Überall hört und liest man, dass die Tage wärmer werden, der Winter zu mild war und die Zecke nun ihre Wohlfühl-Temperaturen erreicht. Ein “Zecken-Jahr” bricht an. Warum die Zecke so viel Aufmerksamkeit bekommt? Weil sie Krankheitsüberträger von gefährlichen Infektionen ist.

Nicht nur dich, sondern auch und insbesondere deinen Hund kann die Zecke beißen und mit ihrem Biss verschiedene Arten von Krankheiten übertragen. Doch welche sind das genau?

Babesiose

Bei der Babesiose handelt es sich um eine parasitäre Erkrankung, die ausschließlich von der Zecke übertragen wird. Insbesondere Tiere sind hiervon betroffen, zumeist Rinder und Hunde.

Die Krankheitserreger, Babesien, zerstören während ihrer Vermehrung die roten Blutkörperchen ihres Wirtes. Die Folgen sind Durchfall, Erbrechen, bräunlich roter Urin aufgrund der Zerfallsprodukte der zerstörten roten Blutkörperchen.

Da die roten Blutkörperchen für den Sauerstofftransport im Blut verantwortlich sind, kommt es zum Sauerstoffmangel. Atemnot und Bewusstlosigkeit des Hundes sind die Folge. Beim Menschen führt die Krankheit zu Fieber, Schüttelfrost, Gliederschmerzen und Blutarmut. Menschen sind jedoch eher selten von Babesien betroffen.

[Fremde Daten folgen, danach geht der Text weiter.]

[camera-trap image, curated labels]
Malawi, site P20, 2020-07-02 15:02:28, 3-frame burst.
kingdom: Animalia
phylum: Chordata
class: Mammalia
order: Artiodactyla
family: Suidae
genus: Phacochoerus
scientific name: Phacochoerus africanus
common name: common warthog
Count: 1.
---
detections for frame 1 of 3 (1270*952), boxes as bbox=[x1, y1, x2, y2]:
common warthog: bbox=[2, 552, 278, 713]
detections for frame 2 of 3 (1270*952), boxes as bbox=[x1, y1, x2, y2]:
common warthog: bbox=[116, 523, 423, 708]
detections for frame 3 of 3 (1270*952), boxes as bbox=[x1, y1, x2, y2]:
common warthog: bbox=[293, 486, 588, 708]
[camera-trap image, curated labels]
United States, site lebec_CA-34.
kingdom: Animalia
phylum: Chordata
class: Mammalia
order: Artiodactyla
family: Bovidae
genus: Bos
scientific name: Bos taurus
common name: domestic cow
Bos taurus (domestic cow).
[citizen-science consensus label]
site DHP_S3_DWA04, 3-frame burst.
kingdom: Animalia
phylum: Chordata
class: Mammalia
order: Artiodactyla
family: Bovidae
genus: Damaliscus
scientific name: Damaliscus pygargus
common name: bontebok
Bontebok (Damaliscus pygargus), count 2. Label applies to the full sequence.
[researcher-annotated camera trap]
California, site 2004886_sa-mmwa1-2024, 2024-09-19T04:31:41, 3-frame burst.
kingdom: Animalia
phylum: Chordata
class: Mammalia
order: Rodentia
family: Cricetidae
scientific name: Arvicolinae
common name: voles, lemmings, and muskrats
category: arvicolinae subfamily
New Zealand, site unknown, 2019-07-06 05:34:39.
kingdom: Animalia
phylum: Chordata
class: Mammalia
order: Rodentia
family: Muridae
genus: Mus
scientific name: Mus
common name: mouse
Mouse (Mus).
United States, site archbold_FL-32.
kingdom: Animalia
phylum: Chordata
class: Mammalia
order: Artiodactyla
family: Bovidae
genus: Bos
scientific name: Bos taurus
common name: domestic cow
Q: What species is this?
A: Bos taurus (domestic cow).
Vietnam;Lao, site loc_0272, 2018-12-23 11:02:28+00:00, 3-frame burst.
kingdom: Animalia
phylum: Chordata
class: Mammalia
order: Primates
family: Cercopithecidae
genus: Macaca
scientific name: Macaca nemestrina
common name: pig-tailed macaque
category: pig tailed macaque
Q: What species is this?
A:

Überträger der Babesiose sind vor allem die Auwaldzecke, Braune Hundezecke und die Schafzecke (auch: Frühjahrswaldzecke).

Borreliose

Ebenso wie bei der Babesiose handelt es sich bei der Borreliose um eine Krankheit, die ausschließlich von Zecken übertragen wird. Verursacht wird die Krankheit von sogenannten Borellien, im Darm der Zecke lebenden Bakterien.

Erst nach dem Biss der Zecke werden diese aktiv und gehen auf den Wirt über. Die Borrelien breiten sich über den Blutkreislauf des Hundes immer weiter aus und befallen insbesondere seine Gelenke.

Da die Symptomatik einer Borreliose-Infektion sehr vielseitig und unterschiedlich ausgeprägt ist, kann es vorkommen, dass man eine Infektion erst spät bemerkt. Treten nach einem Zeckenbiss Fieber, Leistungsabfall, Appetitlosigkeit oder in einer späteren Phase der Erkrankung Lahmheiten auf, können diese auf eine Borreliose-Infektion hinweisen.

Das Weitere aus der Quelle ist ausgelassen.